Esp-idf: Instrumentation options (-fsanitize) & quality control (IDF-166)

Hi @PerMalmberg,
static analysis support is tracked in https://github.com/espressif/esp-idf/issues/145. Currently we don't have a good solution which we could distribute (or allow others to use as a service), but this is a tools licensing issue rather than a technical issue. We can use static analysis internally, although it is not integrated into our CI / code review flows yet.

Regarding -fsanitise, i think @jcmvbkbc has been working on this in https://github.com/jcmvbkbc/gcc-xtensa/commits/xtensa-asan-7.2.0, but it seems that runtime libsanitiser support is only being added for Linux.

Regarding code quality in genral, to add to what @igrr says,, as you've noticed we run a large suite of unit tests on every merge (including on the master branch before it's pushed from our internal server to github). You can run these tests yourself: http://esp-idf.readthedocs.io/en/latest/api-guides/unit-tests.html

We also run a suite of integration tests including end-to-end WiFi, Bluetooth, etc operations as part of the same process (ie before the master branch on Github updates). These run with multiple software configurations. These are not publically documented as they rely on a lot of fiddly internal infrastructure to run.

As Ivan says, though, we'd love to add static analysis to this mix if/when we can. And we're looking with interest at any ASAN approaches on "small" hardware like ESP32.

You can also enable gcc Stack Smashing Protection under compiler options now.

Angus

Regarding -fsanitise, -fsanitize=undefined, aka UBSAN should be straightforward to use. Various __ubsan_handle_* callbacks may be implemented in the user code as they appear.
Regarding ASAN, I'll try to sketch an implementation for esp32. Compiler support is available in the gcc-7.3.

@igrr @projectgus Thanks for listening 👍

As long as code analysis is run on ESP-IDF I think we'll all be happy, even if that is accessible only internally at Espressif due to licensing. Personally, I think that such an added level of quality check would greatly increase the value that is provided with E-I, especially if you visualize the result of the effort made in this area.

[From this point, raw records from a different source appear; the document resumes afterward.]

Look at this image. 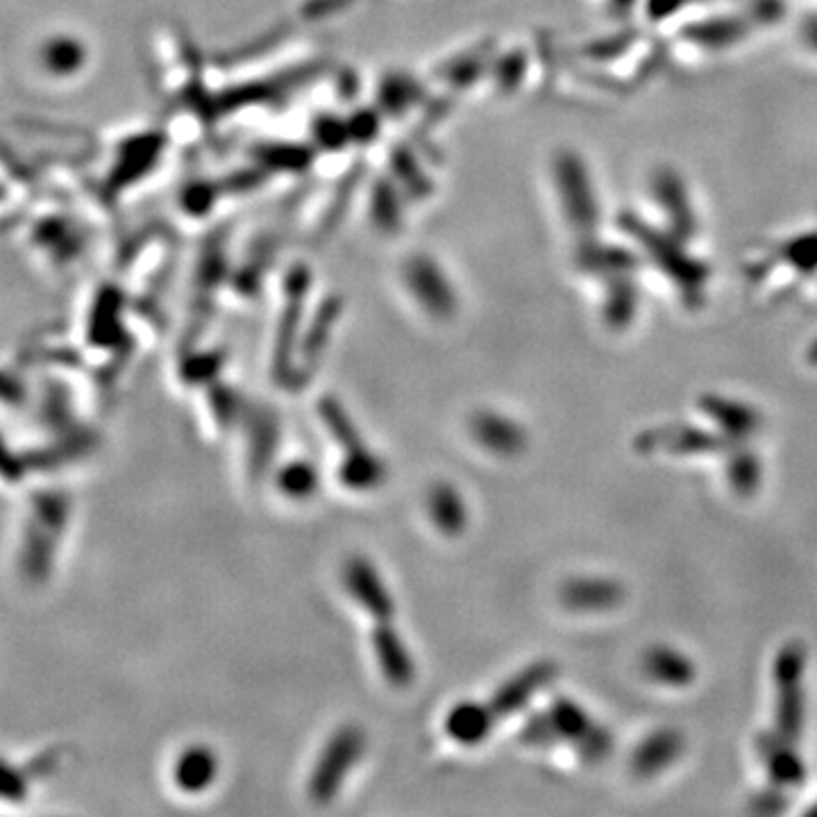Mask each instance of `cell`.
<instances>
[{
  "mask_svg": "<svg viewBox=\"0 0 817 817\" xmlns=\"http://www.w3.org/2000/svg\"><path fill=\"white\" fill-rule=\"evenodd\" d=\"M804 663L806 654L800 643H788L775 661V681L779 688L777 733L795 743L804 729Z\"/></svg>",
  "mask_w": 817,
  "mask_h": 817,
  "instance_id": "obj_1",
  "label": "cell"
},
{
  "mask_svg": "<svg viewBox=\"0 0 817 817\" xmlns=\"http://www.w3.org/2000/svg\"><path fill=\"white\" fill-rule=\"evenodd\" d=\"M623 225L627 232H631L638 241L643 243V248L652 254V260L666 271V275L675 279L683 298L688 302H697L706 285V268L700 262L686 257V252L675 241H670L668 237H663L658 232H652V229L643 225L641 221L627 218L623 221Z\"/></svg>",
  "mask_w": 817,
  "mask_h": 817,
  "instance_id": "obj_2",
  "label": "cell"
},
{
  "mask_svg": "<svg viewBox=\"0 0 817 817\" xmlns=\"http://www.w3.org/2000/svg\"><path fill=\"white\" fill-rule=\"evenodd\" d=\"M362 750L364 740L356 729H343L331 738V743L320 754L312 775V795L316 802H329V797L339 790L343 777L350 772L354 761L360 758Z\"/></svg>",
  "mask_w": 817,
  "mask_h": 817,
  "instance_id": "obj_3",
  "label": "cell"
},
{
  "mask_svg": "<svg viewBox=\"0 0 817 817\" xmlns=\"http://www.w3.org/2000/svg\"><path fill=\"white\" fill-rule=\"evenodd\" d=\"M343 583L350 591V595L354 598V602H360L375 620H381V623L391 620L395 611L393 598L368 558L356 556L348 561V566L343 570Z\"/></svg>",
  "mask_w": 817,
  "mask_h": 817,
  "instance_id": "obj_4",
  "label": "cell"
},
{
  "mask_svg": "<svg viewBox=\"0 0 817 817\" xmlns=\"http://www.w3.org/2000/svg\"><path fill=\"white\" fill-rule=\"evenodd\" d=\"M554 677H556L554 663L541 661V663H533V666H529L511 681H506L495 693V697L489 702V706L495 713V718H504V715L520 711L536 693H539V688L548 686Z\"/></svg>",
  "mask_w": 817,
  "mask_h": 817,
  "instance_id": "obj_5",
  "label": "cell"
},
{
  "mask_svg": "<svg viewBox=\"0 0 817 817\" xmlns=\"http://www.w3.org/2000/svg\"><path fill=\"white\" fill-rule=\"evenodd\" d=\"M686 743L683 736L675 729H661L648 736L641 745L636 747L631 756V770L636 777L650 779L666 768L681 756Z\"/></svg>",
  "mask_w": 817,
  "mask_h": 817,
  "instance_id": "obj_6",
  "label": "cell"
},
{
  "mask_svg": "<svg viewBox=\"0 0 817 817\" xmlns=\"http://www.w3.org/2000/svg\"><path fill=\"white\" fill-rule=\"evenodd\" d=\"M561 598H564V604L573 611H606L623 602L625 591L613 579L581 577L568 581L564 591H561Z\"/></svg>",
  "mask_w": 817,
  "mask_h": 817,
  "instance_id": "obj_7",
  "label": "cell"
},
{
  "mask_svg": "<svg viewBox=\"0 0 817 817\" xmlns=\"http://www.w3.org/2000/svg\"><path fill=\"white\" fill-rule=\"evenodd\" d=\"M373 650L379 661V668L385 677L395 686H406L414 679V663L404 648L402 638L387 623H381L373 631Z\"/></svg>",
  "mask_w": 817,
  "mask_h": 817,
  "instance_id": "obj_8",
  "label": "cell"
},
{
  "mask_svg": "<svg viewBox=\"0 0 817 817\" xmlns=\"http://www.w3.org/2000/svg\"><path fill=\"white\" fill-rule=\"evenodd\" d=\"M648 443L673 452H713L729 448L733 441L725 437V433L718 437V433H708L697 427H663L645 433V437L638 441V448Z\"/></svg>",
  "mask_w": 817,
  "mask_h": 817,
  "instance_id": "obj_9",
  "label": "cell"
},
{
  "mask_svg": "<svg viewBox=\"0 0 817 817\" xmlns=\"http://www.w3.org/2000/svg\"><path fill=\"white\" fill-rule=\"evenodd\" d=\"M700 409L727 433L731 441L750 437V433L758 429L761 425V418L752 406L733 402V400H725L718 395H702Z\"/></svg>",
  "mask_w": 817,
  "mask_h": 817,
  "instance_id": "obj_10",
  "label": "cell"
},
{
  "mask_svg": "<svg viewBox=\"0 0 817 817\" xmlns=\"http://www.w3.org/2000/svg\"><path fill=\"white\" fill-rule=\"evenodd\" d=\"M473 433L475 439L500 456L518 454L525 448V433L523 429L500 414L481 412L473 420Z\"/></svg>",
  "mask_w": 817,
  "mask_h": 817,
  "instance_id": "obj_11",
  "label": "cell"
},
{
  "mask_svg": "<svg viewBox=\"0 0 817 817\" xmlns=\"http://www.w3.org/2000/svg\"><path fill=\"white\" fill-rule=\"evenodd\" d=\"M493 722H495V713L489 704L481 706V704L466 702L450 711L445 720V731L450 733V738L456 740V743L477 745L491 733Z\"/></svg>",
  "mask_w": 817,
  "mask_h": 817,
  "instance_id": "obj_12",
  "label": "cell"
},
{
  "mask_svg": "<svg viewBox=\"0 0 817 817\" xmlns=\"http://www.w3.org/2000/svg\"><path fill=\"white\" fill-rule=\"evenodd\" d=\"M758 750L768 765V772L777 785H802L804 783V765L802 758L793 752L790 743L779 733H763L758 740Z\"/></svg>",
  "mask_w": 817,
  "mask_h": 817,
  "instance_id": "obj_13",
  "label": "cell"
},
{
  "mask_svg": "<svg viewBox=\"0 0 817 817\" xmlns=\"http://www.w3.org/2000/svg\"><path fill=\"white\" fill-rule=\"evenodd\" d=\"M643 670L650 679L666 686H688L695 681L693 661L666 645H656L645 652Z\"/></svg>",
  "mask_w": 817,
  "mask_h": 817,
  "instance_id": "obj_14",
  "label": "cell"
},
{
  "mask_svg": "<svg viewBox=\"0 0 817 817\" xmlns=\"http://www.w3.org/2000/svg\"><path fill=\"white\" fill-rule=\"evenodd\" d=\"M85 60L87 55L83 43L68 35L50 37L39 48V64L48 75H53V78H68V75H75V71L83 68Z\"/></svg>",
  "mask_w": 817,
  "mask_h": 817,
  "instance_id": "obj_15",
  "label": "cell"
},
{
  "mask_svg": "<svg viewBox=\"0 0 817 817\" xmlns=\"http://www.w3.org/2000/svg\"><path fill=\"white\" fill-rule=\"evenodd\" d=\"M558 180L568 191V210H570L573 221L579 227H593L595 202H593L589 177H586L583 168L575 160H566L564 164H561Z\"/></svg>",
  "mask_w": 817,
  "mask_h": 817,
  "instance_id": "obj_16",
  "label": "cell"
},
{
  "mask_svg": "<svg viewBox=\"0 0 817 817\" xmlns=\"http://www.w3.org/2000/svg\"><path fill=\"white\" fill-rule=\"evenodd\" d=\"M427 508H429V516H431L433 525H437L448 536L462 533L466 523H468L466 504H464L462 495L456 493V489L450 487V483H439V487H433L429 491Z\"/></svg>",
  "mask_w": 817,
  "mask_h": 817,
  "instance_id": "obj_17",
  "label": "cell"
},
{
  "mask_svg": "<svg viewBox=\"0 0 817 817\" xmlns=\"http://www.w3.org/2000/svg\"><path fill=\"white\" fill-rule=\"evenodd\" d=\"M216 758L208 747H191L175 763V783L187 793H200L216 777Z\"/></svg>",
  "mask_w": 817,
  "mask_h": 817,
  "instance_id": "obj_18",
  "label": "cell"
},
{
  "mask_svg": "<svg viewBox=\"0 0 817 817\" xmlns=\"http://www.w3.org/2000/svg\"><path fill=\"white\" fill-rule=\"evenodd\" d=\"M654 189H656V196H658L663 208H666V212L673 216L677 232L679 235L693 232V210L688 208L686 191H683V185H681L679 177L670 171H663V173L656 175Z\"/></svg>",
  "mask_w": 817,
  "mask_h": 817,
  "instance_id": "obj_19",
  "label": "cell"
},
{
  "mask_svg": "<svg viewBox=\"0 0 817 817\" xmlns=\"http://www.w3.org/2000/svg\"><path fill=\"white\" fill-rule=\"evenodd\" d=\"M743 33H745L743 21L727 18V21H708L702 25H693V28L688 30V39H693L702 46H711V48H725L743 37Z\"/></svg>",
  "mask_w": 817,
  "mask_h": 817,
  "instance_id": "obj_20",
  "label": "cell"
},
{
  "mask_svg": "<svg viewBox=\"0 0 817 817\" xmlns=\"http://www.w3.org/2000/svg\"><path fill=\"white\" fill-rule=\"evenodd\" d=\"M729 481L738 495H752L761 481L758 458L752 452H736L729 462Z\"/></svg>",
  "mask_w": 817,
  "mask_h": 817,
  "instance_id": "obj_21",
  "label": "cell"
},
{
  "mask_svg": "<svg viewBox=\"0 0 817 817\" xmlns=\"http://www.w3.org/2000/svg\"><path fill=\"white\" fill-rule=\"evenodd\" d=\"M318 475L312 464L296 462L279 473V489L289 498H310L316 491Z\"/></svg>",
  "mask_w": 817,
  "mask_h": 817,
  "instance_id": "obj_22",
  "label": "cell"
},
{
  "mask_svg": "<svg viewBox=\"0 0 817 817\" xmlns=\"http://www.w3.org/2000/svg\"><path fill=\"white\" fill-rule=\"evenodd\" d=\"M633 306H636V291L627 282V279L618 277L616 287L611 289V296L606 300V318L611 325H627L633 316Z\"/></svg>",
  "mask_w": 817,
  "mask_h": 817,
  "instance_id": "obj_23",
  "label": "cell"
},
{
  "mask_svg": "<svg viewBox=\"0 0 817 817\" xmlns=\"http://www.w3.org/2000/svg\"><path fill=\"white\" fill-rule=\"evenodd\" d=\"M636 264V260L631 257L629 252L625 250H616V248H604V250H595V254H586V266L593 268V271H604V273H613V275H625L631 266Z\"/></svg>",
  "mask_w": 817,
  "mask_h": 817,
  "instance_id": "obj_24",
  "label": "cell"
},
{
  "mask_svg": "<svg viewBox=\"0 0 817 817\" xmlns=\"http://www.w3.org/2000/svg\"><path fill=\"white\" fill-rule=\"evenodd\" d=\"M783 257L804 273L815 271L817 268V235H806V237L790 241L783 250Z\"/></svg>",
  "mask_w": 817,
  "mask_h": 817,
  "instance_id": "obj_25",
  "label": "cell"
},
{
  "mask_svg": "<svg viewBox=\"0 0 817 817\" xmlns=\"http://www.w3.org/2000/svg\"><path fill=\"white\" fill-rule=\"evenodd\" d=\"M688 3H695V0H650L648 10L654 18H663V16L673 14V12H679Z\"/></svg>",
  "mask_w": 817,
  "mask_h": 817,
  "instance_id": "obj_26",
  "label": "cell"
},
{
  "mask_svg": "<svg viewBox=\"0 0 817 817\" xmlns=\"http://www.w3.org/2000/svg\"><path fill=\"white\" fill-rule=\"evenodd\" d=\"M804 37H806V41H808L813 48H817V16H813L810 21H806V25H804Z\"/></svg>",
  "mask_w": 817,
  "mask_h": 817,
  "instance_id": "obj_27",
  "label": "cell"
},
{
  "mask_svg": "<svg viewBox=\"0 0 817 817\" xmlns=\"http://www.w3.org/2000/svg\"><path fill=\"white\" fill-rule=\"evenodd\" d=\"M611 3H613V5H616L618 10H627V8H631L633 0H611Z\"/></svg>",
  "mask_w": 817,
  "mask_h": 817,
  "instance_id": "obj_28",
  "label": "cell"
},
{
  "mask_svg": "<svg viewBox=\"0 0 817 817\" xmlns=\"http://www.w3.org/2000/svg\"><path fill=\"white\" fill-rule=\"evenodd\" d=\"M808 815H817V804H815V806H813V808L808 810Z\"/></svg>",
  "mask_w": 817,
  "mask_h": 817,
  "instance_id": "obj_29",
  "label": "cell"
}]
</instances>
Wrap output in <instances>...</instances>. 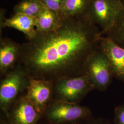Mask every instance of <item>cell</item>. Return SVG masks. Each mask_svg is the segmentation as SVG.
<instances>
[{
  "instance_id": "cell-19",
  "label": "cell",
  "mask_w": 124,
  "mask_h": 124,
  "mask_svg": "<svg viewBox=\"0 0 124 124\" xmlns=\"http://www.w3.org/2000/svg\"><path fill=\"white\" fill-rule=\"evenodd\" d=\"M85 122V121H84ZM84 122H76V123H51L42 120H40L39 124H84Z\"/></svg>"
},
{
  "instance_id": "cell-10",
  "label": "cell",
  "mask_w": 124,
  "mask_h": 124,
  "mask_svg": "<svg viewBox=\"0 0 124 124\" xmlns=\"http://www.w3.org/2000/svg\"><path fill=\"white\" fill-rule=\"evenodd\" d=\"M21 44L9 38H1L0 40V74L3 76L17 64Z\"/></svg>"
},
{
  "instance_id": "cell-11",
  "label": "cell",
  "mask_w": 124,
  "mask_h": 124,
  "mask_svg": "<svg viewBox=\"0 0 124 124\" xmlns=\"http://www.w3.org/2000/svg\"><path fill=\"white\" fill-rule=\"evenodd\" d=\"M1 19L0 28L9 27L17 30L26 36L27 40H31L36 36L37 31L36 18L34 17L23 13H17L8 18H3L2 15V18L0 17Z\"/></svg>"
},
{
  "instance_id": "cell-2",
  "label": "cell",
  "mask_w": 124,
  "mask_h": 124,
  "mask_svg": "<svg viewBox=\"0 0 124 124\" xmlns=\"http://www.w3.org/2000/svg\"><path fill=\"white\" fill-rule=\"evenodd\" d=\"M1 77L0 108L6 114L13 102L26 92L30 77L18 63Z\"/></svg>"
},
{
  "instance_id": "cell-5",
  "label": "cell",
  "mask_w": 124,
  "mask_h": 124,
  "mask_svg": "<svg viewBox=\"0 0 124 124\" xmlns=\"http://www.w3.org/2000/svg\"><path fill=\"white\" fill-rule=\"evenodd\" d=\"M93 89L86 73L63 78L53 82V100L78 104Z\"/></svg>"
},
{
  "instance_id": "cell-3",
  "label": "cell",
  "mask_w": 124,
  "mask_h": 124,
  "mask_svg": "<svg viewBox=\"0 0 124 124\" xmlns=\"http://www.w3.org/2000/svg\"><path fill=\"white\" fill-rule=\"evenodd\" d=\"M92 115V112L87 107L53 100L46 108L40 120L51 123H76L88 120Z\"/></svg>"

That you are running the tests and more as part of the process to update the master branch make me happy to hear. Perhaps a few lines in the documentation about this is a good idea, letting us users know that there is in fact a process in place to prevent regressions (even if it isn't complete yet and things like #1443 may happen)?

@jcmvbkbc
Thanks for letting us know about UBSAN, I'll definitely look into implementing them. If ASAN can be added for esp32, that would be extremely valuable.

even if it isn't complete yet and things like #1443 may happen

We are in the process of setting up test environments for peripheral drivers test cases, and there are some MRs in progress which add these tests. It's a bit fiddly to set up/maintain these test environments, which is the main reason why we didn't have such test cases yet.

It's a bit fiddly to set up/maintain these test environments,

Agreed. I am well aware of the effort associated with testing software that runs only on specific hardware. You can only do so much at a time, and you're already doing great things 🥇 Pass on some of that praise to your colleagues too, you're all worth it.

Any news about sanitizers? We're tackling a very weird bug that clearly arises from undefined behaviour, but trying to build with -fsanitize=undefined results in sleight of linker errors due to libubsan not being available in Espressif's GCC builds.

@mcilloni UBSAN support is in review at the moment and will be available in the master branch in a couple of weeks. This issue will be updated when that happens.

@mcilloni UBSAN support is in review at the moment and will be available in the master branch in a couple of weeks. This issue will be updated when that happens.

Thank you very much for your super fast reply. I'll follow this issue for updates.